|
|
Sozialversicherungsgericht des Kantons Basel-Stadt
|
URTEIL
vom 14. März 2023
Mitwirkende
Dr. A. Pfleiderer (Vorsitz), Dr. med. W. Rühl, Dr. T. Fasnacht
und Gerichtsschreiberin lic. iur. S. Dreyer
Parteien
A____, c/o B____ AG,
vertreten durch C____ AG,
lic. iur. D____, [...]
Beschwerdeführerin
IV-Stelle Basel-Stadt
Rechtsdienst, Aeschengraben 9, Postfach, 4002 Basel
Beschwerdegegnerin
E____
[...]
Beigeladene 1
F____
Gegenstand
IV.2021.122
Verfügung vom 16. Juni 2021
Beginn der Arbeitsunfähigkeit
Tatsachen
I.
a) E____, geboren 1965, arbeitete ab Januar 2015 ca. 50 % für die G____ AG als Pflegefachkraft Betreuung (vgl. IV-Akte 3, S. 12 f.). Sie war im Rahmen dieses Arbeitsverhältnisses bei der F____ vorsorgeversichert (vgl. IV-Akte 15, S. 5). Per 1. Februar 2016 erhöhte E____ ihr Pensum bei der G____ AG auf 80 % (vgl. IV-Akte 3, S. 10). Ab Oktober 2016 arbeitete sie ausserdem 20 % als Pflegefachfrau für die H____ GmbH (vgl. IV-Akte 23, S. 3; vgl. auch IV-Akte 3, S. 7). Ab August 2017 reduzierte sie ihr Pensum bei der G____ AG auf 20 % (vgl. IV-Akte 15, S. 13) und per 1. Oktober 2017 auf 10 % (vgl. IV-Akte 3, S. 14). Gleichzeitig erhöhte sie ihr Pensum bei der H____ GmbH per 1. Oktober 2017 auf 50 % (vgl. IV-Akte 3, S. 7 und IV-Akte 3, S. 4). Seither war sie bei der A____ AG vorsorgeversichert (vgl. den Vorsorgeausweis, Stand 2. Oktober 2017; IV-Akte 4, S. 2 ff.).

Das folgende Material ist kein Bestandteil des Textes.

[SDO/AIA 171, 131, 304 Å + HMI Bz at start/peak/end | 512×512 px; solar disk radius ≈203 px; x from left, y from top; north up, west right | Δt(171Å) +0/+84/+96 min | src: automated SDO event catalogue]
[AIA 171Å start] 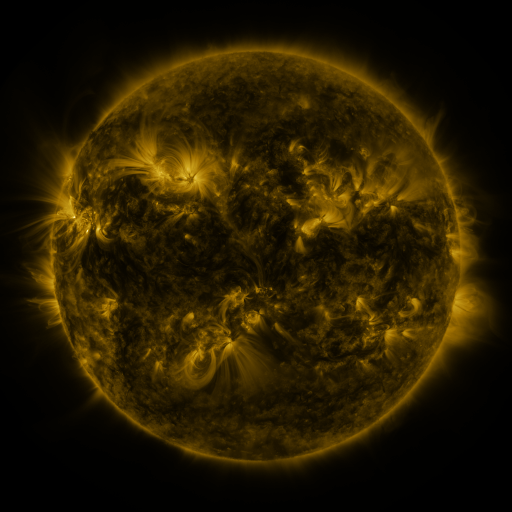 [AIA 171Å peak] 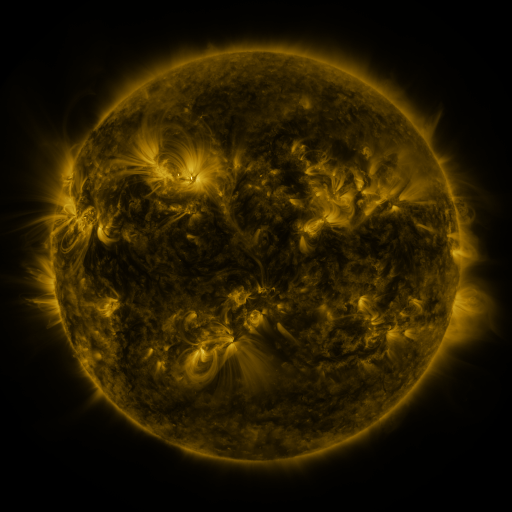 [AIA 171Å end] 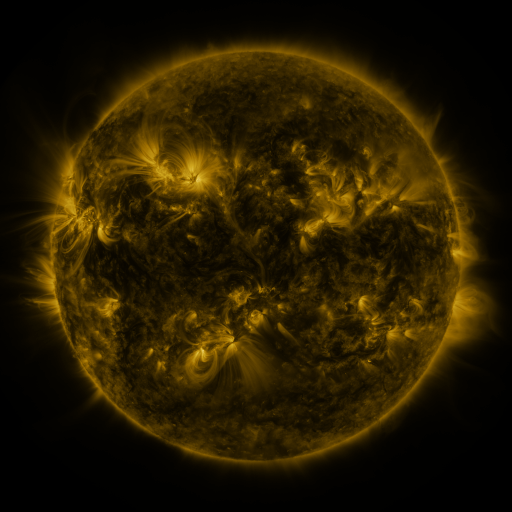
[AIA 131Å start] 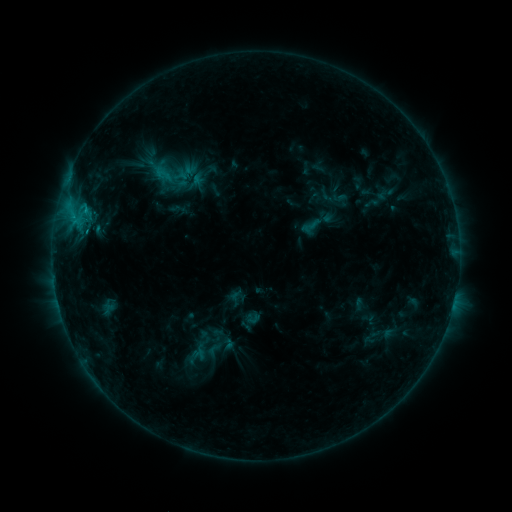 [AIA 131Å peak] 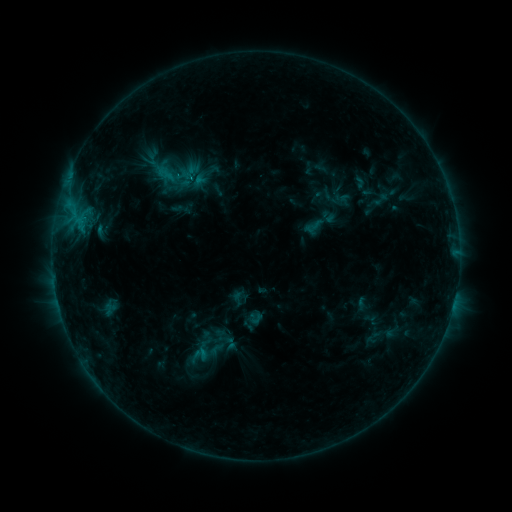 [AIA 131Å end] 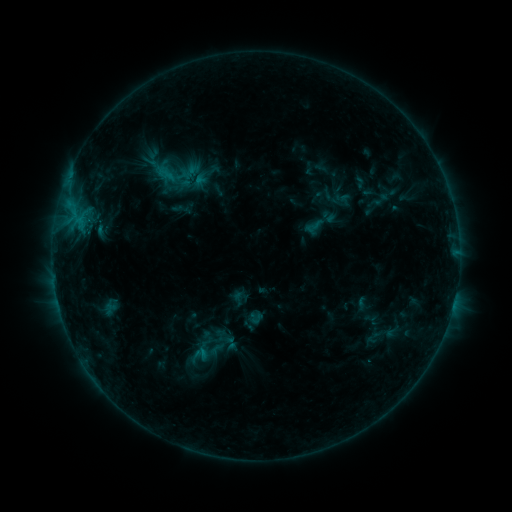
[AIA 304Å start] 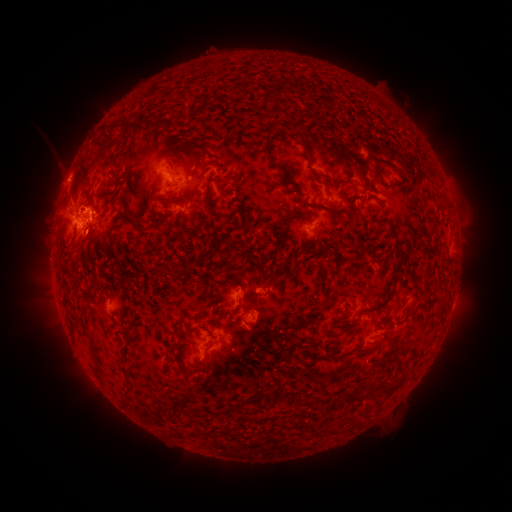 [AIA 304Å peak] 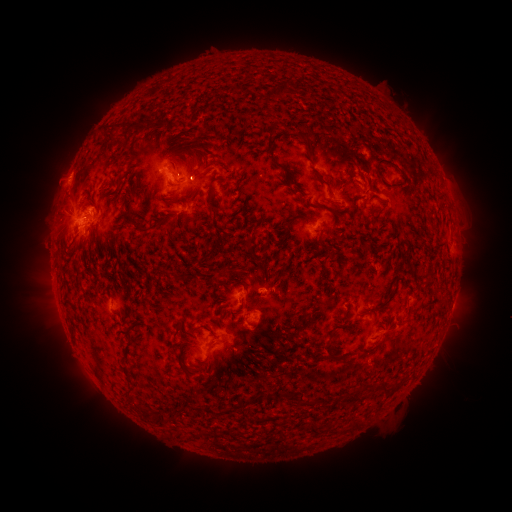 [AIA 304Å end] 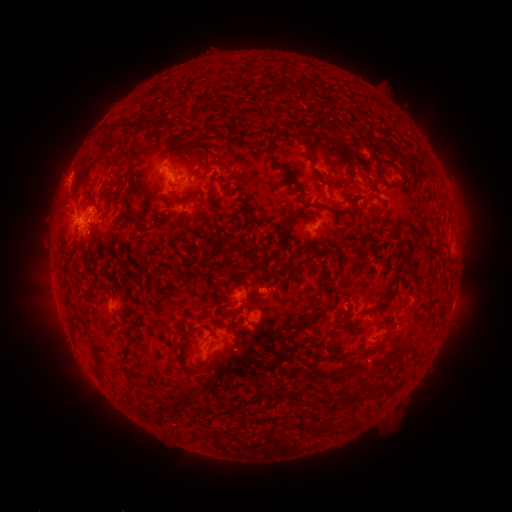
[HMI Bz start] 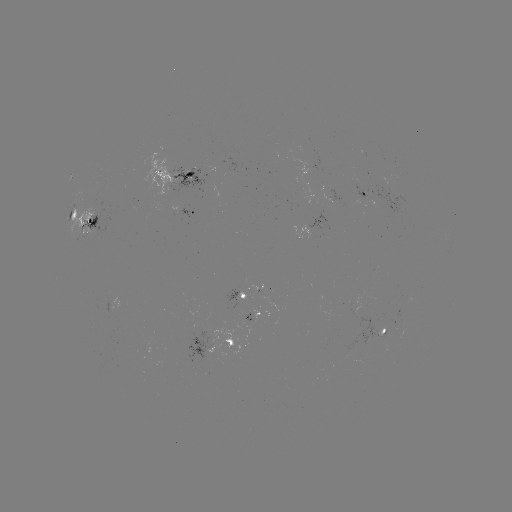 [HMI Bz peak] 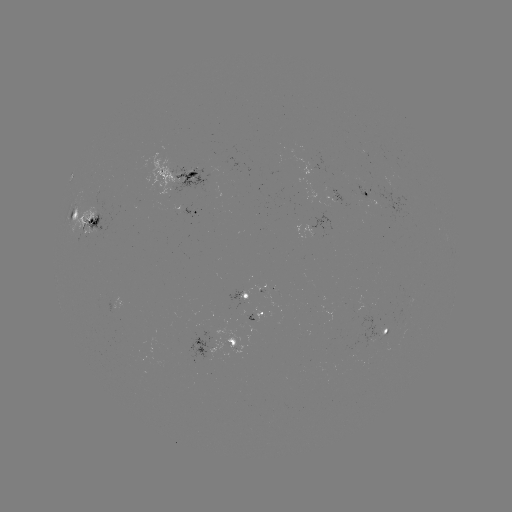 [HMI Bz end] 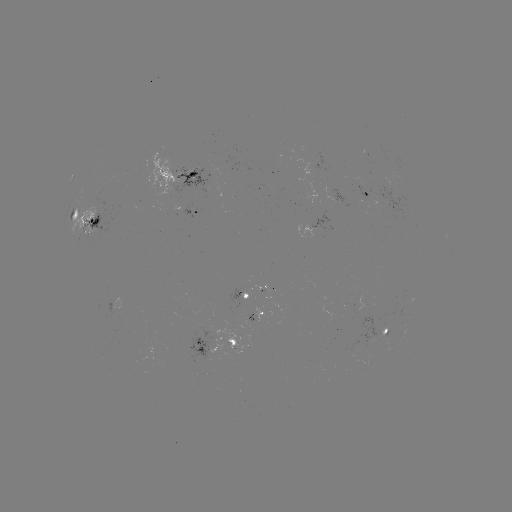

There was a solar emerging-flux region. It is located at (366, 194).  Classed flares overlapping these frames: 1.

b) Ab dem 7. November 2017 wurde E____ vom Hausarzt eine 100%ige Arbeitsunfähigkeit attestiert (vgl. u.a. IV-Akte 1, S. 4; IV-Akte 12, S. 2; IV-Akte 15, S. 3). Seither hat sie nicht mehr gearbeitet. Die involvierten Taggeldversicherungen (B____ AG resp. I____ AG) entrichteten Krankentaggelder für die ab dem 7. November 2017 fortlaufend bescheinigte 100%ige Arbeitsunfähigkeit (vgl. u.a. IV-Akte 72, S. 118 ff. und IV-Akte 24, S. 1; vgl. auch IV-Akte 83, S. 2).
c) Am 20. März 2018 (Datum des Einganges) meldete sich E____ zum Bezug von Leistungen der Eidgenössischen Invalidenversicherung (IV) an (vgl. IV-Akte 1). Am 30. April 2018 endete ihr Arbeitsverhältnis mit der H____ GmbH (vgl. IV-Akte 3, S. 1). Die IV-Stelle holte im Rahmen des Abklärungsverfahrens insbesondere bei den behandelnden Ärzten Berichte ein (u.a. Bericht J____ Kliniken vom 16. April 2018 [IV-Akte 16, S. 2 ff.]; Bericht Dr. K____ vom 2. Mai 2018 [IV-Akte 20]; Austrittsbericht Klinik L____ vom 8. Juni 2018 [IV-Akte 35]; Bericht Dr. M____ vom 25. Juni 2018 [IV-Akte 36]; Bericht N____klinik vom 25. Februar 2019 [IV-Akte 62]; nicht datierter Bericht O____ [IV-Akte 80]; Bericht Dr. M____/lic. phil. P____ vom 12. Dezember 2019 [IV-Akte 86]; Bericht Dr. K____ vom 27. Dezember 2019 [IV-Akte 87]). Darüber hinaus erfolgte auch ein Beizug der Akten der Taggeldversicherung (vgl. IV-Akten 69 und 72). Unter anderem nahm die IV-Stelle eine von Dr. M____/lic. phil. P____ zu Handen der Taggeldversicherung erstellte Einschätzung der Arbeitsfähigkeit vom 24. September 2018 (IV-Akte 69, S. 40 ff.) und ein vom Taggeldversicherer in Auftrag gegebenes Konsilium des Psychiaters Dr. Q____ vom 15. Oktober 2018 (IV-Akte 72, S. 51 ff.) zu den Akten. Des Weiteren forderte sie die Akten des Krankenversicherers an (vgl. IV-Akte 94).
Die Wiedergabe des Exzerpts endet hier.